- **Tasks to carry out**:
#1 Reproduce the Camper shop article word for word, starting at "The interior is" and ending at "in Covent Garden.".
#2 Answer these questions on the Camper shop article:
(a) What size are the white tiles lining the interior?
(b) On the corner of which two streets does the shop stand?
(c) What are the benches and counters made of?

- **Provided passage**:
London designer Tomás Alonso used ceramic tiles to create optical illusions in this store he designed for Spanish shoe brand Camper in London.
The interior is lined with a grid of white 10 by 10cm tiles, but this pattern is broken in places by coloured geometric tiles to create the illusion of recesses or volumes looming out from the walls.
The space is furnished with benches and counters made of oak and bent steel tubes in Alonso’s studio, plus ceramic lamps he designed specially for the project.
Called Camper Together, the shop is the brand’s fifth in London and is located in Covent Garden.
See all our stories about Camper »
The information that follows is from Camper:
CAMPER
TOMÁS ALONSO
LONDON
Camper opens a new shop in the city of London, on the corner of Shelton Street and Neal Street.
The store’s image was conceived by Tomás Alonso, a young Spanish designer of Galician origin now based in London, who practises “slow design” and has a knack for working with simple gestures.
With this new venue, the British capital now boasts a total of five Camper Together shops.
Since the great masters of the Modernist movement, no designer has been noted for his ability to bend a steel tube. This apparently simple feat is actually quite difficult to perform with a natural flair, as Tomás Alonso does.

- **Given information**:
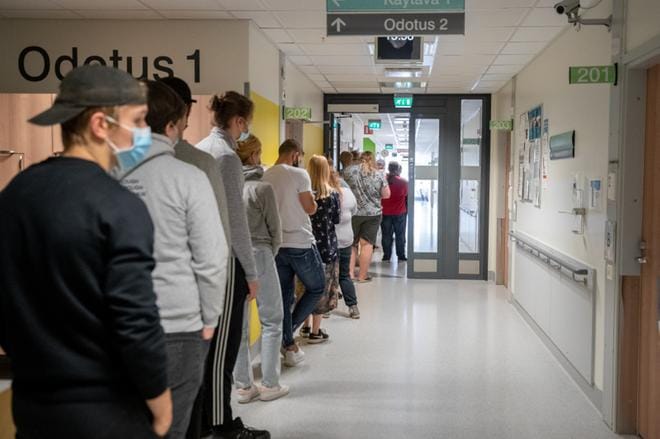 Nuorten rokotuspäivä ilman ajanvarausta oli Seinäjoella menestys. Kuvat: Elena Mikkilä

- **Exercise answers**:
#1
The interior is lined with a grid of white 10 by 10cm tiles, but this pattern is broken in places by coloured geometric tiles to create the illusion of recesses or volumes looming out from the walls.
The space is furnished with benches and counters made of oak and bent steel tubes in Alonso’s studio, plus ceramic lamps he designed specially for the project.
Called Camper Together, the shop is the brand’s fifth in London and is located in Covent Garden.

#2
(a) 10 by 10cm
(b) Shelton Street and Neal Street
(c) Oak and bent steel tubes